Nu tę nową wiadomość wyjaśniła się cokolwiek twarz doktorowej, gdyż prawna opieka właściciela cyrku utrudniała niezmiernie każdemu zaopiekowanie się malcem.
Wyjazd trupy pozostawiał Giggia na łasce i niełasce losu, pozwalał zatem każdemu zająć się dolą biedaka.
Nie chcąc nic postanowić sama, doktorowa jako tako uspokoiła córeczkę i doczekała się powrotu męża.

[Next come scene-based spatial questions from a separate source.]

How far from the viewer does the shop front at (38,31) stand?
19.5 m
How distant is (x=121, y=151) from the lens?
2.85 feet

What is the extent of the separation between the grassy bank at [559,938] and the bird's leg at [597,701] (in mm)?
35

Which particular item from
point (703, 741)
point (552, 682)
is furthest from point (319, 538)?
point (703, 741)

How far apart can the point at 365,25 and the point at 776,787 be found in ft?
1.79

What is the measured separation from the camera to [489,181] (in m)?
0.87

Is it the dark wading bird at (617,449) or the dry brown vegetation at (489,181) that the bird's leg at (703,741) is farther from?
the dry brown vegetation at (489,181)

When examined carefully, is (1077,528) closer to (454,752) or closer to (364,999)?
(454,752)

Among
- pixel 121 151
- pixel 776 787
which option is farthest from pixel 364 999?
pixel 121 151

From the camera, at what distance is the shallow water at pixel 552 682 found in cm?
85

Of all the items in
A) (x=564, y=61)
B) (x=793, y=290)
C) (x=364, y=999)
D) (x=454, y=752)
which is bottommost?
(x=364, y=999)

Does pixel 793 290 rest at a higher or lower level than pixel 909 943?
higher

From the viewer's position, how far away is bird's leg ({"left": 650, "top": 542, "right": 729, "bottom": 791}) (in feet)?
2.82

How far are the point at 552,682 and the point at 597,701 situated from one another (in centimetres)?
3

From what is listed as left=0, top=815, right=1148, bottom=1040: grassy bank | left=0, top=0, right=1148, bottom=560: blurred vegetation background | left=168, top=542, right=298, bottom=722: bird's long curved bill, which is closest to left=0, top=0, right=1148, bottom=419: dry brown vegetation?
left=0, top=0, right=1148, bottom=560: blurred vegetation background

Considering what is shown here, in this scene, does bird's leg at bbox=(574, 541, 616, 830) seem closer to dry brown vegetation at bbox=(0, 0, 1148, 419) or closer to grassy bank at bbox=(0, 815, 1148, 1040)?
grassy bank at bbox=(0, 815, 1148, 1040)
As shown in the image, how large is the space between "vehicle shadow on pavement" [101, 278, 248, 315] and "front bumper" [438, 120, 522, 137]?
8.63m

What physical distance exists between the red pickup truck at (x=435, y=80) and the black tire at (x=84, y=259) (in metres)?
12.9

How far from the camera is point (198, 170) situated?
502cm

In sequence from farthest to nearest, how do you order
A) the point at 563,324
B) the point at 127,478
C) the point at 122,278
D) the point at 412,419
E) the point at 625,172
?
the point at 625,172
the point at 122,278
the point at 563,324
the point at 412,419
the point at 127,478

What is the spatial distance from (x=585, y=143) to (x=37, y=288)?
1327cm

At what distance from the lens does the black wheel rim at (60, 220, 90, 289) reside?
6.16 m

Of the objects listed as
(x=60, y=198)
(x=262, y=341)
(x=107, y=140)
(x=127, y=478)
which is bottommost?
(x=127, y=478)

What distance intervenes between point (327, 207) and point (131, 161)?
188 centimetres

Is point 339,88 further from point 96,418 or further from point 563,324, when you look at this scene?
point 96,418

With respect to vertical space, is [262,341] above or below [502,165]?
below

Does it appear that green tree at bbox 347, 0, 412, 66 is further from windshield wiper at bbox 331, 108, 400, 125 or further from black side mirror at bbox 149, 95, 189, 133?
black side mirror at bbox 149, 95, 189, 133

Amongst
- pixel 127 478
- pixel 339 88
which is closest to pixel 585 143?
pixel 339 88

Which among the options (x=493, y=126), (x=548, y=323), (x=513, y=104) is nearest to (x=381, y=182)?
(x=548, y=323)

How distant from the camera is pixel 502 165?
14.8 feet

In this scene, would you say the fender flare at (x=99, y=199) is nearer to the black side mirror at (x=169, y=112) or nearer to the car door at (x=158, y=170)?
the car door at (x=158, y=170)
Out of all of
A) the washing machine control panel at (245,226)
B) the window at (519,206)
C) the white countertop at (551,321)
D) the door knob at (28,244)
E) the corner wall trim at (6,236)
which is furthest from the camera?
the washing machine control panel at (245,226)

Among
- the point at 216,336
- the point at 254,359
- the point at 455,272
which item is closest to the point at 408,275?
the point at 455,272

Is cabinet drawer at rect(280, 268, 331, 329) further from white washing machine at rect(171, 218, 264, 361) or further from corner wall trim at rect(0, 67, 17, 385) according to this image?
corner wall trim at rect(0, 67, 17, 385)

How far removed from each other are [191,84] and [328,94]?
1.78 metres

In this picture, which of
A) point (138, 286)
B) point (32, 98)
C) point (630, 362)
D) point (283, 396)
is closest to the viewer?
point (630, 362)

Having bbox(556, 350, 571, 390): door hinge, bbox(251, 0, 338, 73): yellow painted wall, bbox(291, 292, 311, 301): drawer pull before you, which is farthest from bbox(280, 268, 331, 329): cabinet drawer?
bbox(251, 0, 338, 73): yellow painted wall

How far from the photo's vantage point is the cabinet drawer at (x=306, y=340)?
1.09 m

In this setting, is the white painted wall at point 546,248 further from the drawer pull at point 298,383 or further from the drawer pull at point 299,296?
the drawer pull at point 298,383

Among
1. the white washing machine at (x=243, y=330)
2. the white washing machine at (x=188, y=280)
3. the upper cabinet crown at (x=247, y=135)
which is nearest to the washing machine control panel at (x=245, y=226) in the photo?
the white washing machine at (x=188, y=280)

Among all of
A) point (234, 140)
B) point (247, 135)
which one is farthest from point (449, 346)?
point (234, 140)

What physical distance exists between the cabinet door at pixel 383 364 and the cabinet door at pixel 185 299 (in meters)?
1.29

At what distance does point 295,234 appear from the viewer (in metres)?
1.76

Doktór wiedział już o wszystkiem i żal mu było bardzo biednego dziecka, które czyniło źle przez nieświadomość ważności dokonanego czynu.
— Co będzie z Giggio? — zapytała maleńka, gdy ojciec wszedł do gabinetu.

— Nie wiem, córeczko — odrzekł doktór — prawdopodobnie po śledztwie odeślą go do gubernialnego miasta, do domu poprawy, albo tutaj skarzą na więzienie.[1]

  1. Przypis własny Wikiźródeł Brak dwóch stron; uzupełniono na podstawie wydania z 1910 roku.